提示文
__________

2017年は「AIが仕事を奪うのでは」という悲壮感あふれるニュースやら記事やらが大量に出ましたよね。「AIって本当に仕事を奪うの?」という疑問や不安は、誰もが抱いていることでしょう。
僕はAIの本質さえ理解していれば、いたずらに未来を不安に思うことなく、変わっていく世の中を楽しめるだろうなという安直な理由で、最近はAI関連本を何冊も読んでます。
参考までに、最近読んだ AI関連本もご紹介しておきます。
↑言語処理に係るAIのことを理解するためには、この本がかなりお勧めです。
また、今の不安な世の中について、経産省の若手メンバーがまとめたこちらの本も良書です。
AI・BIとは?
さて、今回ご紹介する『AIとBIはいかに人間を変えるのか 』は、文字通り人工知能(AI)とベーシックインカム(BI)について書かれています。
まずはWikipediaを参考に、それぞれ簡単に意味を確認しておきましょう。
- AI(人工知能):ディープラーニング等の技術を用いて自然言語処理・画像認識などに応用されている。
- BI(ベーシックインカム):国が国民に対して最低限の生活ができる額を無条件で支給する制度。
AIとBIは、一見すると全く異なる性質のテーマに思えますよね。誤解を恐れずに書くと、「語呂がいいから2つ一緒に書いてしまえ」というノリで本書のタイトルが決まったのでは、と疑ってしまったくらいです。
しかし読んでみて分かったのは、この2つを一緒に考えることによって、AIによって仕事が奪われてしまうディストピア的な未来ではなく、「食うため・生きるための労働」から解放され、誰もが今以上に自分らしい働き方を目指せるようになるということでした。
なぜAIとBIを一緒に考えるべきなのかについては、こちらの記事に詳しくまとまっていますので、良かったらご一読ください。

__________

保存データ
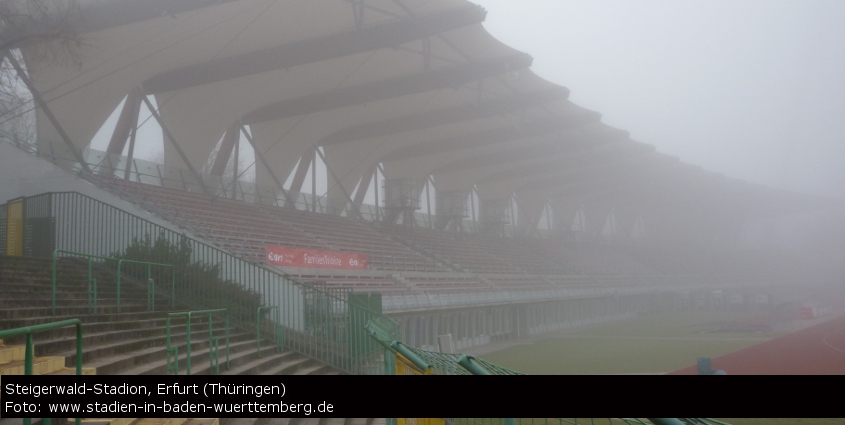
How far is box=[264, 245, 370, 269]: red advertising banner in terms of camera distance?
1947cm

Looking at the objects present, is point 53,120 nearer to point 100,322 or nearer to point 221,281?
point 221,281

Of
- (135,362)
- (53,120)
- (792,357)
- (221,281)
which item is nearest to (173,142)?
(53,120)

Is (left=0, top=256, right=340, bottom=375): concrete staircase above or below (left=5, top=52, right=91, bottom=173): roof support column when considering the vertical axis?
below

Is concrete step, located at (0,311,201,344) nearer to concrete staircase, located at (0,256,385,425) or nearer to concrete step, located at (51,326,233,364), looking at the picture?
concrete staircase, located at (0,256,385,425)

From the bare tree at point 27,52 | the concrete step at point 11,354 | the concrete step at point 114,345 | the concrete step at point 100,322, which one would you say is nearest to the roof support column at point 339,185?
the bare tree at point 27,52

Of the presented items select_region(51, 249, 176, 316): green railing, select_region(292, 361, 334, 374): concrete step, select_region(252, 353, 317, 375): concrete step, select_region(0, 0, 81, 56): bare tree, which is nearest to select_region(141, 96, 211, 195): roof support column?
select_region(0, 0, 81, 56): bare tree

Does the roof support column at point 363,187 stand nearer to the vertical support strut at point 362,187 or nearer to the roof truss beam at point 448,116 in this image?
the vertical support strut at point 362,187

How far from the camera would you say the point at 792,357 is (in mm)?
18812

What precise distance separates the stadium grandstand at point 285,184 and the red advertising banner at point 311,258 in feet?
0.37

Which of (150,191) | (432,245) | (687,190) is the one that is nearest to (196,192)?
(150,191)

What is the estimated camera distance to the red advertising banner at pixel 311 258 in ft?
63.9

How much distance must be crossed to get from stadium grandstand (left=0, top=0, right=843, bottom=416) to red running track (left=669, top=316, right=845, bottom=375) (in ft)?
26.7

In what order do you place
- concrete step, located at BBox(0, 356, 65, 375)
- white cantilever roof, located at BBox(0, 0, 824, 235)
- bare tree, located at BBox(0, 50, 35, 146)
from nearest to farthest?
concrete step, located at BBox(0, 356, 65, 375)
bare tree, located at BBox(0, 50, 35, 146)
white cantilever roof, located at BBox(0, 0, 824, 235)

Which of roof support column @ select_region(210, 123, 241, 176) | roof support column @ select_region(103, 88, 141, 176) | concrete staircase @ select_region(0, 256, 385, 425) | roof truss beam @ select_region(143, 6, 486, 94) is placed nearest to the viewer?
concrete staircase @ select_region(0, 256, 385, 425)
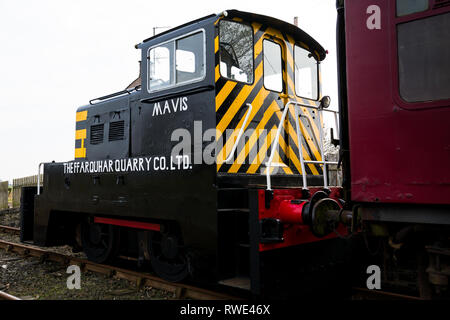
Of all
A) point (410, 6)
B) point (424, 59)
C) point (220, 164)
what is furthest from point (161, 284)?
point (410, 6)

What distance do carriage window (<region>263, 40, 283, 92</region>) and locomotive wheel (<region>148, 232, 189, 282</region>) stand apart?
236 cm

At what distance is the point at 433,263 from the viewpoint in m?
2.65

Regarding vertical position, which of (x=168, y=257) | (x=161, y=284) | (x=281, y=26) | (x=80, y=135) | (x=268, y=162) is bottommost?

__________

要件 1
次の(a)〜(c)がAIとBIについての文章の内容と合っているかを判断し、それぞれ「はい」か「いいえ」で答えてください。判断の根拠となる文章中の言葉も、そのまま引用して示してください。
(a) 筆者は最近、AI関連本を何冊も読んでいる。
(b) BIは、国が国民に条件付きで支給する制度と説明されている。
(c) 紹介されている本の題名は『AIとBIはいかに人間を変えるのか』である。
要件 2
AIとBIについての文章で「」に入れられている語句を、出てくる順にすべて挙げてください。
要件 3
AIとBIについての文章を、最後の文の後から引き継いで書き進めてください。
データは、AIとBIについての文章とは別個の資料です。

解答 1
(a) はい。「最近はAI関連本を何冊も読んでます」
(b) いいえ。「国が国民に対して最低限の生活ができる額を無条件で支給する制度」
(c) はい。「今回ご紹介する『AIとBIはいかに人間を変えるのか 』は」

解答 2
1. AIが仕事を奪うのでは
2. AIって本当に仕事を奪うの?
3. 語呂がいいから2つ一緒に書いてしまえ
4. 食うため・生きるための労働

解答 3
本稿では、AIと比べて語られる機会が少ないBIについて、以下3つのポイントをご紹介したいと思います。
- BIの仕組みとメリット
- BIの社会実験事例
- BIの導入障壁
BIの仕組みとメリット
BIとは「国が国民全員に対して生活を賄えるだけの一定額の金銭を無条件に給付する」ものであることは、前述したとおりです。
もう少しかみ砕くと、次の4つの特徴があります。
- 無条件給付である。(需給のための条件、年齢・性別・就業状況等の制約がない)
- 全国民に一律で給付される。
- 最低限度の生活を営むに足る額の現金給付である。
- 受給期間に制限がなく永続的である。
そのため、現状の社会保障制度とは全く異なるものです。年金のように受給年齢は決まっていませんし、生活保護のように自ら申請し、適合していた場合のみ受領できるものでもありません。また失業保険のように受給期間が決まっているわけでもありません。
そしてBIには、以下のようなメリットがあると考えられています。
- 制度がシンプルであり分かりやすい。
- 運用コストが小さい。
- 恣意性・裁量が入らない。
- 働くインセンティブが失われない。
- 個人の尊厳を傷つけない。
現在の生活保護は、不正受給を防ぐために、審査を行う側が性悪説に則って様々なチェックをし、結果的もらえない事例も多くあるそうです。(受給資格者1000万人に対し、200万人しか給付を受けていない)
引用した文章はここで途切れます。